Do not say humanization of animals, say animalization of men | The USA Print

Do not say humanization of animals, say animalization of men



Published

Updated

BBVA has awarded Peter Singer, animal philosopher, the Frontiers of Knowledge Award. It has been awarded for his “contribution to moral progress” and for having marked “a turning point in understanding and founding ethics by applying it to the domain of animals, with notable consequences for international legislation on animal welfare.” Moral progress is obviating the most essential differences that exist between man and animal. Moral progress is to affirm that man and dog must receive the same treatment. Moral progress is to say – Singer does it! – that between saving a sick person and saving a healthy animal, the second option should be chosen. Moral progress consists, apparently, in reasoning like a child and that BBVA likes reasoning.

I would like to focus, however, on one aspect of Singer’s philosophy. After some years of careful observation I have concluded that animalists do not defend so much that animals are treated the same as men as that men are treated the same as animals. It is a reverse redemption, a downward equalization, similar to the one promoted by the Spanish educational system. It is less a humanization of animals than an animalization of man, less an elevation of the inferior than a degradation of the superior.

The Australian philosopher, who corroborates my thesis, affirms that man and animal are essentially the same because they both feel, they are sentient beings. Moral progress was to make man and worm equal! Dignity would no longer come from our similarity to God, not even from our rational condition and from our consequent openness to the infinite. It would come from feeling, from sensations, from the experience of pain and pleasure. From tickling. That’s why a human fetus can be removed without too much qualm: because, according to Singer, it doesn’t feel. Moral progress was to conclude that the centipede is worth more than the fetus! One imagines Singer investigating which beings are liked and which are not, and his philosophy suddenly acquires a comic dimension, like a cheesy gag.

Also Read  Who will perform at the 2023 Oscars gala? | The USA Print

The system has its complexity, however.

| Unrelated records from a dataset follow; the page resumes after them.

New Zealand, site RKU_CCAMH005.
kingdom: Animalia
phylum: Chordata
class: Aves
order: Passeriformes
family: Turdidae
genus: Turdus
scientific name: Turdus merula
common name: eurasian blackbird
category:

To the distinction between being sentient and being non-sentient, we must add the distinction between being human and person. Not all human beings are people, and not all people are human beings. In Singer’s delusion, there are chimpanzees-people and human beings who, because they are not people, are worth less than according to which chimpanzees. Remember this to the perez-revertian sister-in-law that there are men less worthy than many dogs. But which human beings are less valuable than higher animals? Those who do not think ―have no conscience― and feel rather little: disabled babies, comatose gentlemen or the elderly suffering from some mental illness. To all these beings, even being human, it is legitimate, almost imperative, to kill them. Note that there is in Singer a pathological obsession with death, that his philosophy could be conceived as a philosophy of death: he does not ask what we have to live for or how we have to do it, like the rest of the philosophers, but who should die, as A butcher. He Is the philosopher-butcher! “Can you end the life of humans”?, the chapter of one of his books is titled. The answer can be imagined by the reader.

Singer’s theories straddle the very border between stupidity and farce.

Tips I sell…

The worst thing about Singer is that at the time he had a brilliant opportunity to lead by example, and yet he wasted it. Her mother fell ill with Alzheimer’s and the philosopher-butcher, far from euthanizing her to save her gratuitous suffering, hired three nurses to watch over her day and night. I praise the gesture ―how nice that a son takes care of his mother―, but the imposture can only make it ugly.

Also Read  the rapper who captures the popular depression due to this crisis | The USA Print

However, nothing would have happened if, having confirmed the practical impossibility of his philosophy, Singer had also recognized its theoretical falsehood. If he had recognized his mistake. But none of that. He has continued to sell us a merchandise that he knew was damaged -he wants euthanasia for our mothers!-, a vice that is relatively frequent among modern philosophers: skeptics who deny the possibility of knowing the truth never finish applying the story to their theory; the nihilists who proclaim the absurdity of life and the consequent expediency of suicide never finish putting the gun to their temple; and the utilitarians who, like Singer, sing of the benefits of euthanasia never finish “providing” it, ahem, to their loved ones.

It makes a lot of sense that the Frontiers of Knowledge Award they have granted it to Singer, whose theories are located, in effect, on the very border that stands between stupidity and farce.